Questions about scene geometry
※
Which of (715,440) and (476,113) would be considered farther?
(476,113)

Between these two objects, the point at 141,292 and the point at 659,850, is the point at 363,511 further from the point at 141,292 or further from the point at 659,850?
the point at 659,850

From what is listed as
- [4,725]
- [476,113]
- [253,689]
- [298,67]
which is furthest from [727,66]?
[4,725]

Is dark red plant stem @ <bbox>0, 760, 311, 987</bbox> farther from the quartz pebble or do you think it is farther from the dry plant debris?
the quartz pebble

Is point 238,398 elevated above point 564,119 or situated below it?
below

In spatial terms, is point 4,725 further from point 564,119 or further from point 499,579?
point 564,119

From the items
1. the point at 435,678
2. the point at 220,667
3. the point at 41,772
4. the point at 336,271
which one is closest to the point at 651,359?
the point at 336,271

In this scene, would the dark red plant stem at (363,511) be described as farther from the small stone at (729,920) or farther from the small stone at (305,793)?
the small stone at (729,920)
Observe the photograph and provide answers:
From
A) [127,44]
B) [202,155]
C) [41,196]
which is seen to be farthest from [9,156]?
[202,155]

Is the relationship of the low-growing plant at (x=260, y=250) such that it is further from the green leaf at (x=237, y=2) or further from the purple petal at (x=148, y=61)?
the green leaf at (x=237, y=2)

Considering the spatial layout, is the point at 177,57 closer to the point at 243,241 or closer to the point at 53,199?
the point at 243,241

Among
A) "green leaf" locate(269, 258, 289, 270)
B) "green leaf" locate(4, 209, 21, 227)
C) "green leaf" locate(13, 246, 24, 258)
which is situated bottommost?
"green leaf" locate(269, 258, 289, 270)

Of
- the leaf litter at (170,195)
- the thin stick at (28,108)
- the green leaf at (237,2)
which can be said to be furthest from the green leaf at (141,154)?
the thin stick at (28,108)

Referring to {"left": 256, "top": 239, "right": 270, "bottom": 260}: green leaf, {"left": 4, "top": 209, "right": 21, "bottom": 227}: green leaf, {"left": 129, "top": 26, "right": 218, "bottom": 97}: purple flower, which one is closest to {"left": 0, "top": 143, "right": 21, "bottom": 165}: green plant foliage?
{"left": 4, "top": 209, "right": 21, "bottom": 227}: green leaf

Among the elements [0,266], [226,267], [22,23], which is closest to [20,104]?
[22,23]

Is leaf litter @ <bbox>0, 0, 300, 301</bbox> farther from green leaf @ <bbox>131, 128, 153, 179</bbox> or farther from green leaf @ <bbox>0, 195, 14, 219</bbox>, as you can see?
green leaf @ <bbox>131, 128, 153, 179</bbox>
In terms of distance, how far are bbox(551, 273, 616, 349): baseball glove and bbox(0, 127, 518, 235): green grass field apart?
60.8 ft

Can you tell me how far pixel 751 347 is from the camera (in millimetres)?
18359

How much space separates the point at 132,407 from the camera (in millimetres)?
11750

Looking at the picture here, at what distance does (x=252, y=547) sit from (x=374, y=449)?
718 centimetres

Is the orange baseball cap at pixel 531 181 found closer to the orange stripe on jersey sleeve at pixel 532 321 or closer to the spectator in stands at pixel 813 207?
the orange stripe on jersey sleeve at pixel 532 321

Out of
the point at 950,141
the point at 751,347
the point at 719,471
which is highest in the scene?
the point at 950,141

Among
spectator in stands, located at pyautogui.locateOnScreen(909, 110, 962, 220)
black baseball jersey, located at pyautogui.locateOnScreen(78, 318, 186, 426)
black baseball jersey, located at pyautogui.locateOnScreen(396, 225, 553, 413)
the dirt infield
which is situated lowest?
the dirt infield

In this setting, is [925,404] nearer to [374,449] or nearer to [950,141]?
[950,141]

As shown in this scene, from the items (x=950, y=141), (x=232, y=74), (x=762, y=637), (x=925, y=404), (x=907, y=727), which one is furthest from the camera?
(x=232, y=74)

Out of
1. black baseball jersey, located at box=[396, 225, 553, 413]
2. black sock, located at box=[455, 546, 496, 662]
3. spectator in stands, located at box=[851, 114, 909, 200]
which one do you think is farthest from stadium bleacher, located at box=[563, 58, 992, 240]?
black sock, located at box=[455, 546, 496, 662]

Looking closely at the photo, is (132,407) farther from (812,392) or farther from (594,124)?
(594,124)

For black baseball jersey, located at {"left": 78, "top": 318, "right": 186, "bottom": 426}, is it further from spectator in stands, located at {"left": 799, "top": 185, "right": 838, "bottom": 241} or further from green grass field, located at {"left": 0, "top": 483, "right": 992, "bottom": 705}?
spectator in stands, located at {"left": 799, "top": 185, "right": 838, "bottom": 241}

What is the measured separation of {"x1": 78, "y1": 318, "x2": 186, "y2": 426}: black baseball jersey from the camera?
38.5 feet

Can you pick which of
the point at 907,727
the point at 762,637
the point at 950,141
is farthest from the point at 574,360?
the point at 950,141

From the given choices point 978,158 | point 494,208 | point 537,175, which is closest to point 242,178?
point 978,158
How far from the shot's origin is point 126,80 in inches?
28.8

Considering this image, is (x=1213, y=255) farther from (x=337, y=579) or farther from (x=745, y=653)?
※
Exactly reproduce the material above.

Reply:
Which of (715,440) and (476,113) would be considered farther?
(476,113)

Between these two objects, the point at 141,292 and the point at 659,850, is the point at 363,511 further from the point at 141,292 or further from the point at 659,850?
the point at 659,850

From what is listed as
- [4,725]
- [476,113]
- [253,689]
- [298,67]
which is furthest from [727,66]?
[4,725]

Is dark red plant stem @ <bbox>0, 760, 311, 987</bbox> farther from the quartz pebble or do you think it is farther from the dry plant debris?
the quartz pebble

Is point 238,398 elevated above point 564,119 or situated below it?
below

In spatial terms, is point 4,725 further from point 564,119 or further from point 499,579?
point 564,119

From the items
1. the point at 435,678
2. the point at 220,667
3. the point at 41,772
4. the point at 336,271
which one is closest to the point at 651,359?
the point at 336,271

In this scene, would the dark red plant stem at (363,511) be described as farther from the small stone at (729,920) or farther from the small stone at (305,793)?
the small stone at (729,920)
Observe the photograph and provide answers:
From
A) [127,44]
B) [202,155]
C) [41,196]
which is seen to be farthest from [9,156]?
[202,155]

Is the relationship of the low-growing plant at (x=260, y=250) such that it is further from the green leaf at (x=237, y=2) or further from the purple petal at (x=148, y=61)?
the green leaf at (x=237, y=2)

Considering the spatial layout, is the point at 177,57 closer to the point at 243,241 or closer to the point at 53,199?
the point at 243,241

Among
A) "green leaf" locate(269, 258, 289, 270)
B) "green leaf" locate(4, 209, 21, 227)
C) "green leaf" locate(13, 246, 24, 258)
which is situated bottommost?
"green leaf" locate(269, 258, 289, 270)

Of
- the leaf litter at (170,195)
- the thin stick at (28,108)
- the green leaf at (237,2)
which can be said to be furthest from the green leaf at (141,154)?
the thin stick at (28,108)

Referring to {"left": 256, "top": 239, "right": 270, "bottom": 260}: green leaf, {"left": 4, "top": 209, "right": 21, "bottom": 227}: green leaf, {"left": 129, "top": 26, "right": 218, "bottom": 97}: purple flower, which one is closest to {"left": 0, "top": 143, "right": 21, "bottom": 165}: green plant foliage?
{"left": 4, "top": 209, "right": 21, "bottom": 227}: green leaf

Among the elements [0,266], [226,267], [22,23], which is closest to [20,104]?
[22,23]

Is leaf litter @ <bbox>0, 0, 300, 301</bbox> farther from green leaf @ <bbox>131, 128, 153, 179</bbox> or farther from green leaf @ <bbox>0, 195, 14, 219</bbox>, as you can see?
green leaf @ <bbox>131, 128, 153, 179</bbox>
In terms of distance, how far are bbox(551, 273, 616, 349): baseball glove and bbox(0, 127, 518, 235): green grass field apart?
60.8 ft

Can you tell me how far pixel 751 347 is from the camera (in millimetres)?
18359

How much space separates the point at 132,407 from the camera (in millimetres)?
11750

Looking at the picture here, at what distance does (x=252, y=547) sit from (x=374, y=449)?
718 centimetres

Is the orange baseball cap at pixel 531 181 found closer to the orange stripe on jersey sleeve at pixel 532 321 or closer to the spectator in stands at pixel 813 207?
the orange stripe on jersey sleeve at pixel 532 321

Out of
the point at 950,141
the point at 751,347
the point at 719,471
which is highest in the scene?
the point at 950,141

Among
spectator in stands, located at pyautogui.locateOnScreen(909, 110, 962, 220)
black baseball jersey, located at pyautogui.locateOnScreen(78, 318, 186, 426)
black baseball jersey, located at pyautogui.locateOnScreen(396, 225, 553, 413)
the dirt infield
which is situated lowest?
the dirt infield

In this setting, is [925,404] nearer to [374,449] or nearer to [950,141]?
[950,141]

As shown in this scene, from the items (x=950, y=141), (x=232, y=74), (x=762, y=637), (x=925, y=404), (x=907, y=727), which one is furthest from the camera?
(x=232, y=74)

Out of
1. black baseball jersey, located at box=[396, 225, 553, 413]
2. black sock, located at box=[455, 546, 496, 662]
3. spectator in stands, located at box=[851, 114, 909, 200]
which one do you think is farthest from stadium bleacher, located at box=[563, 58, 992, 240]?
black sock, located at box=[455, 546, 496, 662]

Looking closely at the photo, is (132,407) farther from (812,392) or farther from (594,124)?
(594,124)

For black baseball jersey, located at {"left": 78, "top": 318, "right": 186, "bottom": 426}, is it further from spectator in stands, located at {"left": 799, "top": 185, "right": 838, "bottom": 241} or further from green grass field, located at {"left": 0, "top": 483, "right": 992, "bottom": 705}?
spectator in stands, located at {"left": 799, "top": 185, "right": 838, "bottom": 241}

What is the measured separation of {"x1": 78, "y1": 318, "x2": 186, "y2": 426}: black baseball jersey from the camera?
38.5 feet

Can you pick which of
the point at 907,727
the point at 762,637
the point at 950,141
is farthest from the point at 574,360?
the point at 950,141

From the given choices point 978,158 | point 494,208 | point 537,175, which is closest to point 242,178?
point 978,158
How far from the shot's origin is point 126,80 in inches?
28.8

Considering this image, is (x=1213, y=255) farther from (x=337, y=579) or farther from (x=745, y=653)?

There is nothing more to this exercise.